当前位置:网站首页>Federated meta learning with fast convergence and effective communication
Federated meta learning with fast convergence and effective communication
2022-06-12 07:16:00 【Programmer long】
The address of the paper is here
One . Introduce
Data in federated learning is not independent and identically distributed , be based on FedAvg After successful algorithm , The author found a meta learning algorithm MAML There is less data on the client , The scenario of uneven data distribution presents FedMeta frame , As a bridge between meta learning and federated learning . In meta learning , The parameterized algorithm learns slowly from a large number of tasks through the meta training process , In the process of meta training , The algorithm quickly trains a specific model in each task . A task consists of a support set and a query set that are not related to each other . Training specific models on support sets , Then test on the query set , The test results are used to update the algorithm . about FedMeta Come on , The algorithm is maintained on the server and distributed to the client for training . After training , The test results on the query set are uploaded to the server for algorithm update .

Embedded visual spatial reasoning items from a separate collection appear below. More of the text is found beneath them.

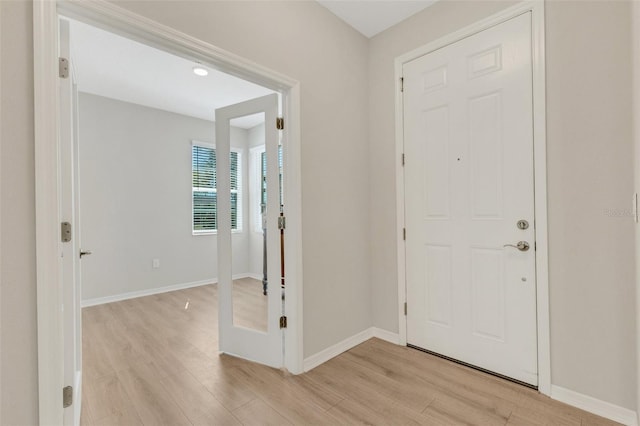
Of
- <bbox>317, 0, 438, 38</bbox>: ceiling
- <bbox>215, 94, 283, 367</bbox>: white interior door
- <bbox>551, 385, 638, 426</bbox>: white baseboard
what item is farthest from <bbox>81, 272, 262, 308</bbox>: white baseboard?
<bbox>551, 385, 638, 426</bbox>: white baseboard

Two . Algorithm is introduced
First, let's define
D S T : s u p p o r t s e t D_S^T:support\ set DST:support set
D Q T : q u e r y s e t D_Q^T:query\ set DQT:query set
A : element learn xi count Law A: Meta learning algorithm A: element learn xi count Law
ϕ : element learn xi ginseng Count \phi: Meta learning parameters ϕ: element learn xi ginseng Count
θ T : model type ginseng Count \theta_T: Model parameters θT: model type ginseng Count
According to the idea of meta learning , We first pass D S T D_S^T DST Training A The model on f, After updating the output model parameters θ T \theta_T θT, This step is called inner update( Internal update ). After training θ T \theta_T θT Through our query set D Q T D_Q^T DQT To assess the , Calculate the loss of the test L D Q T ( θ T ) L_{D_Q^T}(\theta_T) LDQT(θT), Through the loss we can reflect our algorithm A ϕ A_\phi Aϕ Training ability on , Finally, we minimize and update our parameters according to this test loss ϕ \phi ϕ, This step is called outer update( External update ). These processes are expressed in data : Our algorithm A ϕ A_\phi Aϕ By optimizing the following objectives :
min ϕ E T [ L D Q T ( θ T ) ] = min ϕ E T [ L D Q T ( A ϕ ( D S T ) ) ] \min_\phi E_{T}[L_{D_Q^T}(\theta_T)]=\min_\phi E_{T}[L_{D_Q^T}(A_\phi (D_S^T))] ϕminET[LDQT(θT)]=ϕminET[LDQT(Aϕ(DST))]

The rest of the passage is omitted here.